◆ **ENTRIES**
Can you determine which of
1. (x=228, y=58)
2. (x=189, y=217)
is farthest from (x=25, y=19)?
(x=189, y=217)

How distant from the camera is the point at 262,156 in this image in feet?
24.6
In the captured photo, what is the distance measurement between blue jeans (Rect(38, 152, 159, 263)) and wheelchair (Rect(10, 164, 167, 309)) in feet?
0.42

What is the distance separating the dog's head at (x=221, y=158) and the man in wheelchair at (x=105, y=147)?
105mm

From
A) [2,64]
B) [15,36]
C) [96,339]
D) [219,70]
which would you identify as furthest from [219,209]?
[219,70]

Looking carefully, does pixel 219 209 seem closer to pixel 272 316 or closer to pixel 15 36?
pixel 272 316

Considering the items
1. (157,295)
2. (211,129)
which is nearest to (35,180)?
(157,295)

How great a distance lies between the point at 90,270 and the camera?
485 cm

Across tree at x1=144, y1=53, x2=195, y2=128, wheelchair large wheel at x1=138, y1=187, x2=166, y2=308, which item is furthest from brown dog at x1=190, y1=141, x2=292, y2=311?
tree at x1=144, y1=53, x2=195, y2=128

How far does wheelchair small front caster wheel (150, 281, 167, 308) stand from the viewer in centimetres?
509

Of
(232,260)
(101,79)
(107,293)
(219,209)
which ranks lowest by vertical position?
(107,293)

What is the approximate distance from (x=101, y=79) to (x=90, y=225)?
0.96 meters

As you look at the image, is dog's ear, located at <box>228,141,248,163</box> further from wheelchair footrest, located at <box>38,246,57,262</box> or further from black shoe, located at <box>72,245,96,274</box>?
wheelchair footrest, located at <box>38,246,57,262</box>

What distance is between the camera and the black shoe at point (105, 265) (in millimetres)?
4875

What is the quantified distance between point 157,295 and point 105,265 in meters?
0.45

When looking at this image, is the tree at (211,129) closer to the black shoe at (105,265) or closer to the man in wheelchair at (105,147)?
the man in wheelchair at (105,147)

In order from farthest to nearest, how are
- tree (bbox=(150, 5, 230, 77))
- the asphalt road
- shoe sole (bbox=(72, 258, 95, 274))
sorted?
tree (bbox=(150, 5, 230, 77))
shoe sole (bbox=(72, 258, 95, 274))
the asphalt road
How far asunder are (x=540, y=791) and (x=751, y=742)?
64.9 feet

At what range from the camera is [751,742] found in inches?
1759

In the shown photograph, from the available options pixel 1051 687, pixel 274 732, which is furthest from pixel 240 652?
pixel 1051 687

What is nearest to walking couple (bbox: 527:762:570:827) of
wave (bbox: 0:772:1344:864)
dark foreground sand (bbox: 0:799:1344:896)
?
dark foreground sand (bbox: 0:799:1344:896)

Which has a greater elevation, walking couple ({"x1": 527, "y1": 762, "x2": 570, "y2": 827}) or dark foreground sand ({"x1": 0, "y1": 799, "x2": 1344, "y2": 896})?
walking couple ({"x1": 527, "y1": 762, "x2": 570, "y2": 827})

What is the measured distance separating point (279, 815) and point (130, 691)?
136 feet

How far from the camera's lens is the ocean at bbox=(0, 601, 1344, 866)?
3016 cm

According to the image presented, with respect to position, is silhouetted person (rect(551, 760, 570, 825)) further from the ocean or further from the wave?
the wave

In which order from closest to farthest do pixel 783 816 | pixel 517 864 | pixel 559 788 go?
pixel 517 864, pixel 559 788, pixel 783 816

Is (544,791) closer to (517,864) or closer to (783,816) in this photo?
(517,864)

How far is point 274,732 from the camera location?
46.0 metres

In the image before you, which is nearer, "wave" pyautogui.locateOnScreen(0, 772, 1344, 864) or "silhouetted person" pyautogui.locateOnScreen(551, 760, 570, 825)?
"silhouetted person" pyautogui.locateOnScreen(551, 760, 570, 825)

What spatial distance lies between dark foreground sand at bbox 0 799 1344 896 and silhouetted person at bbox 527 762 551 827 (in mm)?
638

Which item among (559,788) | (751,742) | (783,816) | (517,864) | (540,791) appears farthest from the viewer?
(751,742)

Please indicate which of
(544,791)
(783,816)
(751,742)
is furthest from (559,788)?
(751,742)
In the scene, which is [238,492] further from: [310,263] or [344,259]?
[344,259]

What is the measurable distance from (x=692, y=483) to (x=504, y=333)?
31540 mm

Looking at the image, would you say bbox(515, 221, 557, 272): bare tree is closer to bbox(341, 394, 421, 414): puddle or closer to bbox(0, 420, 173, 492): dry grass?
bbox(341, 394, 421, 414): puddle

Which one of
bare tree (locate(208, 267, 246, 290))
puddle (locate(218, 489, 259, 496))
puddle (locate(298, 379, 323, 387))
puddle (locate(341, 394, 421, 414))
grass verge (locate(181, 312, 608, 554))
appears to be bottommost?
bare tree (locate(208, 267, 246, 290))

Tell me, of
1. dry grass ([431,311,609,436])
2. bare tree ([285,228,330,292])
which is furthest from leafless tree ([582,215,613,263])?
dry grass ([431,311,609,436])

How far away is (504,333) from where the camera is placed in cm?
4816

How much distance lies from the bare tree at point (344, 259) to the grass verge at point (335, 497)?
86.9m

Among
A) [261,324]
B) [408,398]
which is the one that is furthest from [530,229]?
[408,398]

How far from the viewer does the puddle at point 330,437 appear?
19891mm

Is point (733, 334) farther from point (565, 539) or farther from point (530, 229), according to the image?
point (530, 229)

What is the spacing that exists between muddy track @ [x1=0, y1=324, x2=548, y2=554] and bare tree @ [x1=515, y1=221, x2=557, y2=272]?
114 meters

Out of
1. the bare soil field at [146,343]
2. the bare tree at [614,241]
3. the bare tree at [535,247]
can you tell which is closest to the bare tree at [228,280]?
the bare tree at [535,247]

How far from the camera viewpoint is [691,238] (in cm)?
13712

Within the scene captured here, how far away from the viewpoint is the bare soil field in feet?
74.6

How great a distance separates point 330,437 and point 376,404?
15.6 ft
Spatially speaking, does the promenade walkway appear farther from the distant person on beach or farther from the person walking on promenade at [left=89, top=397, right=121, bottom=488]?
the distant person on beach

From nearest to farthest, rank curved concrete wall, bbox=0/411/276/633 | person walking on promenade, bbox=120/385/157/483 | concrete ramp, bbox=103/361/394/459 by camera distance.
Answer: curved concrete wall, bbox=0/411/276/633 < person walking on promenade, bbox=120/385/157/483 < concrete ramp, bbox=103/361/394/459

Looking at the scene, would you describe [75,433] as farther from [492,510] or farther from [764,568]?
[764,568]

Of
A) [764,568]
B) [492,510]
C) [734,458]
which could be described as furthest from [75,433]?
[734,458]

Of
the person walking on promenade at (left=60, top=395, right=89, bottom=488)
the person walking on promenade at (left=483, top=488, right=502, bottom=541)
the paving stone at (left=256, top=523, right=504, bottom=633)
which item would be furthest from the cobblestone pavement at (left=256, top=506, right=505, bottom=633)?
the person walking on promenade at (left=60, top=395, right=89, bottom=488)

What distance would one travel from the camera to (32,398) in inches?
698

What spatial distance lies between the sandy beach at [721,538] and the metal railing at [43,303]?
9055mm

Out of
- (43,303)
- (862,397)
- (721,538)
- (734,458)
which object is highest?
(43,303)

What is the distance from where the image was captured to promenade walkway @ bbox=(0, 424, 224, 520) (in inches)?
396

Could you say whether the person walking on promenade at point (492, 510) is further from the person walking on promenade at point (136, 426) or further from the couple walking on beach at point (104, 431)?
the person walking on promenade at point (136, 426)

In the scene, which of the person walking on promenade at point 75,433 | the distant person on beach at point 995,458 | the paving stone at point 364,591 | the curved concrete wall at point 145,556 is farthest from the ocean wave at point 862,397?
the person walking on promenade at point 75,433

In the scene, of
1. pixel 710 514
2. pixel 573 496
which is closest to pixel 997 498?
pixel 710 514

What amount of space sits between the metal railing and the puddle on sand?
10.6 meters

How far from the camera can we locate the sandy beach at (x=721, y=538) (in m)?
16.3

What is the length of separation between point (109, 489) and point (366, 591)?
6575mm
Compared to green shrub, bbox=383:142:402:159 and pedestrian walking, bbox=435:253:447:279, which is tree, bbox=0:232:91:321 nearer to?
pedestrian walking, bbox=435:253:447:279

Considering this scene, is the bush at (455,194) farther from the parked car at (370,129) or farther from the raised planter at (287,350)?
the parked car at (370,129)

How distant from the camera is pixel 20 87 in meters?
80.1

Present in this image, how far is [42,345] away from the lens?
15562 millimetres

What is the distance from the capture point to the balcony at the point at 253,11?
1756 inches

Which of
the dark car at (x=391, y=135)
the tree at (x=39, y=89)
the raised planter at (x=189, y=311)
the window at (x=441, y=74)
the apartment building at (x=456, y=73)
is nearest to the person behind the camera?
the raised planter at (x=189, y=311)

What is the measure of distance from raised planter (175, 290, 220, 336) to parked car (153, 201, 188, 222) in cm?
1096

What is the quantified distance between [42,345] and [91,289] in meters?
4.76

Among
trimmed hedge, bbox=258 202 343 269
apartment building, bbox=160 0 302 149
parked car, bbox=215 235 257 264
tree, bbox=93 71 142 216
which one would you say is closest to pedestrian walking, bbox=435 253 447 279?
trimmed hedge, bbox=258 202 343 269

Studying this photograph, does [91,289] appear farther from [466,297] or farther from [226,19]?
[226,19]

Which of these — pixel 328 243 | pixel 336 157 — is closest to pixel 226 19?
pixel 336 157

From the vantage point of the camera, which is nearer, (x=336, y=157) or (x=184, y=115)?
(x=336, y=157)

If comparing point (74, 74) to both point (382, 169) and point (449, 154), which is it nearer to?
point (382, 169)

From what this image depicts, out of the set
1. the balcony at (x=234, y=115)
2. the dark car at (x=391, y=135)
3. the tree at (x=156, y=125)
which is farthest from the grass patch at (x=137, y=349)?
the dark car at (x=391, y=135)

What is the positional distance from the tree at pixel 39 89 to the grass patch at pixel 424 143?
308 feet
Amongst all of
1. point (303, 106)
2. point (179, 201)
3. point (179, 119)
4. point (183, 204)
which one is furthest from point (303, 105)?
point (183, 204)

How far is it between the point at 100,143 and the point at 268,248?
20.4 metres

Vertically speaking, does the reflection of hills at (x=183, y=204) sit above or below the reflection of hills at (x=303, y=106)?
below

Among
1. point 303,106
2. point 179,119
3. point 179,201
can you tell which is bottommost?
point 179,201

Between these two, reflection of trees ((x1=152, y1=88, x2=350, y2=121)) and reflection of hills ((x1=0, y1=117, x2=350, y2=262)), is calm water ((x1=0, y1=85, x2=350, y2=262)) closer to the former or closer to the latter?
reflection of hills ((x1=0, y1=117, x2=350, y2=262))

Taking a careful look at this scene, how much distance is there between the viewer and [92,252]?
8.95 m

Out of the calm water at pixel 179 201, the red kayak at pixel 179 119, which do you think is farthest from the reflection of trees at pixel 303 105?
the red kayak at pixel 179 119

◆ **WHAT IS ASKED**
Reproduce the listing word for word, from the line containing "Spatially speaking, does" up to and including the line containing "Answer: curved concrete".

◆ **FINAL RESULT**
Spatially speaking, does the promenade walkway appear farther from the distant person on beach or farther from the person walking on promenade at [left=89, top=397, right=121, bottom=488]?
the distant person on beach

From nearest to farthest, rank curved concrete wall, bbox=0/411/276/633 | person walking on promenade, bbox=120/385/157/483 | concrete ramp, bbox=103/361/394/459 by camera distance.
Answer: curved concrete wall, bbox=0/411/276/633 < person walking on promenade, bbox=120/385/157/483 < concrete ramp, bbox=103/361/394/459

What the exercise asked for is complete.